Avant d’arriver ici, j’étais très ouverte d’esprit quant à la façon dont les choses allaient se dérouler avec mon enseignante associée et croyez-moi, j’en suis très ravie. J’ai dû me faire davantage confiance, car j’ai été placée devant des situations plus ou moins confortables avec certains élèves, mais j’ai appris à gérer chacun de ces moments avec calme. Une leçon que j’ai apprise avec mon enseignante c’est qu’il y a des moments pour rire et il y a des moments pour être sérieux. Même si tu hausses le ton et même si tu donnes des conséquences, certains élèves t’aimeront et d’autres non. C’est impossible de plaire à tous et je repars d’ici grandie, car maintenant, je me plais à moi-même. J’aime ma façon d’être avec les élèves et la façon que j’enseigne.
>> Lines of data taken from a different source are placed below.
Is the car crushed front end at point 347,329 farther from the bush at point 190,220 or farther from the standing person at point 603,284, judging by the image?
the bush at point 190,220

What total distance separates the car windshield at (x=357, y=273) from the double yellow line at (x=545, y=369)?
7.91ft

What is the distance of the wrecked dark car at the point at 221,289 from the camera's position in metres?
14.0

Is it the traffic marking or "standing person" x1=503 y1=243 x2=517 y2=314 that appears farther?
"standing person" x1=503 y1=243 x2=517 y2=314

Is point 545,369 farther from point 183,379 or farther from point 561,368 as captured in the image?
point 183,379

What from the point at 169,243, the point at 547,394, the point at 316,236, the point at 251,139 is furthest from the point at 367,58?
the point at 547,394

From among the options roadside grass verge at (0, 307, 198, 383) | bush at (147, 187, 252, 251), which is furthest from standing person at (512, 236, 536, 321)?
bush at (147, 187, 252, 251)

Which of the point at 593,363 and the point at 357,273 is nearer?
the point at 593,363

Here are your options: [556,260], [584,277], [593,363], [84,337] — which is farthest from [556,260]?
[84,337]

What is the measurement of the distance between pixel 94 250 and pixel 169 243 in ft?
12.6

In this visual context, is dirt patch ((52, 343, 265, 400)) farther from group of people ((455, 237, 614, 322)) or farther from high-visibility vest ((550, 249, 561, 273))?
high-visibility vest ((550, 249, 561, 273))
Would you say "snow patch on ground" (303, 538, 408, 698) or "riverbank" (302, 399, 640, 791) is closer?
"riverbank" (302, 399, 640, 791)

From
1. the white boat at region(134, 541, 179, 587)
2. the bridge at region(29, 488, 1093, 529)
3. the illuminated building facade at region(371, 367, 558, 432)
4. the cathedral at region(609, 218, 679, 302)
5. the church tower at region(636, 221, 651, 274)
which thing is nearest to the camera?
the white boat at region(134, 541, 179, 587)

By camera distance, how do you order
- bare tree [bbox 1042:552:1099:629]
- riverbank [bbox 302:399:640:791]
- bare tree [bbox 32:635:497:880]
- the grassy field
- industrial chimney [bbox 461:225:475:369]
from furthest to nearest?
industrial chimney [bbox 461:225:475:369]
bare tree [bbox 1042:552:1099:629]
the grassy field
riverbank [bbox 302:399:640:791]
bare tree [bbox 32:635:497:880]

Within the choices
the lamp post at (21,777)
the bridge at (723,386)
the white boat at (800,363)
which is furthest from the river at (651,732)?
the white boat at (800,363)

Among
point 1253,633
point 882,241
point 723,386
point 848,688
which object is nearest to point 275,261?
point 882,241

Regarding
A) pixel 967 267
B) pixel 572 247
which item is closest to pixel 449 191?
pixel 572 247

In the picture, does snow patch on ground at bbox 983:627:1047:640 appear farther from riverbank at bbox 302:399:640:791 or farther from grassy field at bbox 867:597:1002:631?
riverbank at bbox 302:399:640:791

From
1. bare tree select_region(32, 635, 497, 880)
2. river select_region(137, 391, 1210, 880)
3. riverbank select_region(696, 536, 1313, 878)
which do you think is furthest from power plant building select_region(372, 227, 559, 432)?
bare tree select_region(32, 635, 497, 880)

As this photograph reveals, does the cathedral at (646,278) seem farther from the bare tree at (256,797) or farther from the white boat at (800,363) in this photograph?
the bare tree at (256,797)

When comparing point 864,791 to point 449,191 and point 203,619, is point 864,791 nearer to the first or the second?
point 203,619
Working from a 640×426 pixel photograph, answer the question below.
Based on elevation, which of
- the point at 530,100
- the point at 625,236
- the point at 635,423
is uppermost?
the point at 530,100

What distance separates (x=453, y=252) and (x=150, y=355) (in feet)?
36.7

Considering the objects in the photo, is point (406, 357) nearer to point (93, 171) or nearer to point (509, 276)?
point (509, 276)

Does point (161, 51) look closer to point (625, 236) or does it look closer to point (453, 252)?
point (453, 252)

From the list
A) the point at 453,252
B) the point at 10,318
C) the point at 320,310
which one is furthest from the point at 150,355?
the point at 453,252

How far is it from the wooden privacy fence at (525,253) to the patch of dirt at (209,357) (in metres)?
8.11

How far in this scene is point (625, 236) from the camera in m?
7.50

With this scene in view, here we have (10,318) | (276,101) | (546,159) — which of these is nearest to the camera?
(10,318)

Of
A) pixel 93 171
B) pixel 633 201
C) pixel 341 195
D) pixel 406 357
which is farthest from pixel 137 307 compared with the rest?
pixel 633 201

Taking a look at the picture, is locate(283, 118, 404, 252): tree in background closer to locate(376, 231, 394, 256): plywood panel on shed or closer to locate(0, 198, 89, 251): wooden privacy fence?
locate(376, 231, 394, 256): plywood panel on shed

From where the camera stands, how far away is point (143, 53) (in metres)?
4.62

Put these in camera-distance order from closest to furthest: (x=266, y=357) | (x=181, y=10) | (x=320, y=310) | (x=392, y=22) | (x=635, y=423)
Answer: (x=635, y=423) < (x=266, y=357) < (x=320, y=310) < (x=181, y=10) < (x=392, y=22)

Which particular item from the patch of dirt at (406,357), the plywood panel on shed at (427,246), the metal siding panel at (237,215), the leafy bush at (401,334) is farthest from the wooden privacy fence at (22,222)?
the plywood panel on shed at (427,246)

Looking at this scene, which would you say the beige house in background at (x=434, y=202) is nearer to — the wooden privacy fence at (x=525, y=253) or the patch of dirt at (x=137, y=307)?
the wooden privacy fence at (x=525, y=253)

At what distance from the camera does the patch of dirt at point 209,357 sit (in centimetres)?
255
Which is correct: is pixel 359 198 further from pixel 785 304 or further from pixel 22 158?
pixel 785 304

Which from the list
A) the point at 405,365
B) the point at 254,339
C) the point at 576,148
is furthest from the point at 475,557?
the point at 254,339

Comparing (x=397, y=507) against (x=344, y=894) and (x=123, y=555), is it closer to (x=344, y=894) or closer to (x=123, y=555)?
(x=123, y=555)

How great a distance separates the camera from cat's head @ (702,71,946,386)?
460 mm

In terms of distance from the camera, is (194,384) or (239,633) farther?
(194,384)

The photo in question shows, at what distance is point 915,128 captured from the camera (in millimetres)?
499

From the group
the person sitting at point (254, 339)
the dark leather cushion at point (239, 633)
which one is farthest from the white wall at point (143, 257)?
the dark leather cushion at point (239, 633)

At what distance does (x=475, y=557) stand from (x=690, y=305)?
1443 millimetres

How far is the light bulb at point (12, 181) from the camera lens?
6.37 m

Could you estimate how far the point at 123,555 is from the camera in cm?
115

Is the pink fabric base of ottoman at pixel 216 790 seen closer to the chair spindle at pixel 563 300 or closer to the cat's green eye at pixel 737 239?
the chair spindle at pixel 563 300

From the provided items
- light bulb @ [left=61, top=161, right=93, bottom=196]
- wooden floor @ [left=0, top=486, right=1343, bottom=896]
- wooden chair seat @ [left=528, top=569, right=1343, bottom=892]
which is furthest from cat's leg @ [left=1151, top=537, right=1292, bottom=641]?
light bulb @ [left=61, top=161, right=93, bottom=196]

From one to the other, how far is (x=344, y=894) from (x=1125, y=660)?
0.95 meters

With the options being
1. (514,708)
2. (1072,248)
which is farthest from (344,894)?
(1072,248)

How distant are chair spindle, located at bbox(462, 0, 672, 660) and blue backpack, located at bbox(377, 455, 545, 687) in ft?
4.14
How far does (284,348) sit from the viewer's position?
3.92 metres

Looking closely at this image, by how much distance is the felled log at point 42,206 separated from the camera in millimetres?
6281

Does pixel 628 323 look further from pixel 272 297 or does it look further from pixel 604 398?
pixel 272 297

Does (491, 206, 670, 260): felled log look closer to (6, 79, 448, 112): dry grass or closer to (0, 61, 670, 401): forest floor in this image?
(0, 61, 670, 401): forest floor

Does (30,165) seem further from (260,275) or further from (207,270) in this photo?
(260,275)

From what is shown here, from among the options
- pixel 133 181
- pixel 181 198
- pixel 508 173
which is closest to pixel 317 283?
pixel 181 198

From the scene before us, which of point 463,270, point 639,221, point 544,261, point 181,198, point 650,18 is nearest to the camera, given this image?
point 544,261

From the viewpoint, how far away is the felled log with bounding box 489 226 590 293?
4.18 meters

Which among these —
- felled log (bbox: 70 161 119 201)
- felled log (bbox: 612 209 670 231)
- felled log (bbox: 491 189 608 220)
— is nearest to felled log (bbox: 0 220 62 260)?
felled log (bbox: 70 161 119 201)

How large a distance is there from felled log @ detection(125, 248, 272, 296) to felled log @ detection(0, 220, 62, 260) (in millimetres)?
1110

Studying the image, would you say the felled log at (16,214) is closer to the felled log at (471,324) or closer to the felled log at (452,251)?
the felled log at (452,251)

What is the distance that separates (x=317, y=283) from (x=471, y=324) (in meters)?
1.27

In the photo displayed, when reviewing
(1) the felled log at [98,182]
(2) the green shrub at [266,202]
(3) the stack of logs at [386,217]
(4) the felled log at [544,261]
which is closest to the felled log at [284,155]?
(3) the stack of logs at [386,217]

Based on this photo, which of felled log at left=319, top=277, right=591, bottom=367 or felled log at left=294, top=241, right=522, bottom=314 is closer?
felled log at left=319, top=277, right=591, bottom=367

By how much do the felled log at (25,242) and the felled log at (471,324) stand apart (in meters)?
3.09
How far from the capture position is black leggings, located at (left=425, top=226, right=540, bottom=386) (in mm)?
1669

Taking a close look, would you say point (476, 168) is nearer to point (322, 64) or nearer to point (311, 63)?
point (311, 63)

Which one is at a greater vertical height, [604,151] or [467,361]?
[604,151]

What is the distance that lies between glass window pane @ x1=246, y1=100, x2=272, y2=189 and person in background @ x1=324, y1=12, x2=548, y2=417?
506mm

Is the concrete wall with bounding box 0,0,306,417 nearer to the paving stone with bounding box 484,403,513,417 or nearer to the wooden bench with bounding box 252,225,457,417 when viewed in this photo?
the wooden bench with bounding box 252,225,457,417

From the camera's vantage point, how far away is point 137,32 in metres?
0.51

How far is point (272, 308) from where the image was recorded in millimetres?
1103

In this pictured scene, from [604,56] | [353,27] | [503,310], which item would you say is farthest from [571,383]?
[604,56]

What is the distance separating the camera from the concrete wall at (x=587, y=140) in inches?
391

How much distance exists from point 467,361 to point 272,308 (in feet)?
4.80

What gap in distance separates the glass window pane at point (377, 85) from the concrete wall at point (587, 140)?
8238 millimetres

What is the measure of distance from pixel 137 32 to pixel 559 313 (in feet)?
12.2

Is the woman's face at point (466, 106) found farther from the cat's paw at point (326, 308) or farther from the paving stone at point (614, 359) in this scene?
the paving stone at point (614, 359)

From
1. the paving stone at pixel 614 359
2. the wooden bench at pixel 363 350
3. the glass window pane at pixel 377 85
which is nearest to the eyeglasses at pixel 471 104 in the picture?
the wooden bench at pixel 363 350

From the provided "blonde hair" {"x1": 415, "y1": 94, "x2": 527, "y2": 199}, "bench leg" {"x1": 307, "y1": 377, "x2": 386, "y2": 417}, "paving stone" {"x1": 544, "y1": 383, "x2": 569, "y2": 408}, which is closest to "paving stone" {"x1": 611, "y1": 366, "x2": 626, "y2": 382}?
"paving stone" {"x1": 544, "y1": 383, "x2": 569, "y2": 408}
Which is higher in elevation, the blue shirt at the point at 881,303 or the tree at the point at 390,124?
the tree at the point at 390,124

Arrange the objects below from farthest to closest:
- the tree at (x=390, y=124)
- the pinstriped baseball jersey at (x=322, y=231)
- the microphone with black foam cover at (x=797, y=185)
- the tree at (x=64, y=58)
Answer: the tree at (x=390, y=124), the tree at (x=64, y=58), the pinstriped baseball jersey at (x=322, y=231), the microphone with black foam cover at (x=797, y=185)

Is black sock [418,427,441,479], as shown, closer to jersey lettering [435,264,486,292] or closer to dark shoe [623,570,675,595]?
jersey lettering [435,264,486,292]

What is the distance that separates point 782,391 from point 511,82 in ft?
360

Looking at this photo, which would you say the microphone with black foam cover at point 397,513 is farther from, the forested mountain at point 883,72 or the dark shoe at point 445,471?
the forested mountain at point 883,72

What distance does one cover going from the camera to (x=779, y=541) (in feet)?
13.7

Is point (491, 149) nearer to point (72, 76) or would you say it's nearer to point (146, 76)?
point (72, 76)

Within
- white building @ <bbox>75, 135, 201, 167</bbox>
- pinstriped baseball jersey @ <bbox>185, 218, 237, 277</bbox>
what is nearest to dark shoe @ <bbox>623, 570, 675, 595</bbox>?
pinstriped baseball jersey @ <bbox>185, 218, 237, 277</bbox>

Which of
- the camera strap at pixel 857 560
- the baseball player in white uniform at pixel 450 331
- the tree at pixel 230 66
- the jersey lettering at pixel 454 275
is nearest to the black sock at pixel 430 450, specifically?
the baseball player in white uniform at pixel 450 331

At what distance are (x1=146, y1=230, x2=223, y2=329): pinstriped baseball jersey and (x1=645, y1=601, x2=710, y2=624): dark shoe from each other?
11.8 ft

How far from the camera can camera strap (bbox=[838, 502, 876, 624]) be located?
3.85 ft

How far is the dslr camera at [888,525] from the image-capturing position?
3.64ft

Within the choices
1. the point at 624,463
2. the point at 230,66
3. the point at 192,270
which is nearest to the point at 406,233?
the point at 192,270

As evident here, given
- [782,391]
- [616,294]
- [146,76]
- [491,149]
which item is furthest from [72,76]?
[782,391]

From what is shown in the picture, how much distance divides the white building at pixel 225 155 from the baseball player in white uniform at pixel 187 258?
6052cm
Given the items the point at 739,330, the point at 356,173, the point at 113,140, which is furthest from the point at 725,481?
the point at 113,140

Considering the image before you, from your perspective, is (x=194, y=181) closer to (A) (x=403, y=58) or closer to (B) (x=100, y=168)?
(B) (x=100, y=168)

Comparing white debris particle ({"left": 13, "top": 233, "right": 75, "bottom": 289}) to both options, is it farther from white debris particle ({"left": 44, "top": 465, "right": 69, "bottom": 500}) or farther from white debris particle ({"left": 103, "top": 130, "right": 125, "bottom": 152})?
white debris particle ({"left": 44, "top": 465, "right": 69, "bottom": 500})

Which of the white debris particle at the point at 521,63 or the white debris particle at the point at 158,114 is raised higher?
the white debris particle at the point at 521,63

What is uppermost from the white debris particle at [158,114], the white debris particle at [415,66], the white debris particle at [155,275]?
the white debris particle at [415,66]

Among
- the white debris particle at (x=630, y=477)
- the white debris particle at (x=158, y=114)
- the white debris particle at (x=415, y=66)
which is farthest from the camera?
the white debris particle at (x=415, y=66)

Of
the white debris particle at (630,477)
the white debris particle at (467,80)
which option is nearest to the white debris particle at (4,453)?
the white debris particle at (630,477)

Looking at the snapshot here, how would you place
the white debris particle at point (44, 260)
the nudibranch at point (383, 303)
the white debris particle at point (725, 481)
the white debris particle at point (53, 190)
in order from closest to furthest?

Ce qui m’a rendue le plus fière pendant mon séjour ici, c’est d’être francophone. La langue française a ses particularités et ses défis, mais il s’agit d’une belle langue et, dans une petite communauté comme celle de l’école Sainte-Marie, c’est cette langue qui rassemble les gens.

 

Deux mois, c’est si vite passé. Le premier mois, tu apprends à connaître les élèves, la classe, l’école et l’environnement. Le deuxième mois, tu apprends à te connaître toi-même quant aux méthodes que tu souhaites utiliser. Un troisième mois permettrait de vivre pleinement ce stage, car c’est à la fin du deuxième mois que le plaisir commence, que tu te sens à l’aise à enseigner, que tu te sens habituée avec la classe et ton équipe de travail. Bref, durant ce stage, je me suis sentie comme un poisson dans l’eau ! Je remercie l’ACELF pour cette belle opportunité et cette expérience de vie. L’Ontario me reverra probablement dans l’une de ses écoles bientôt.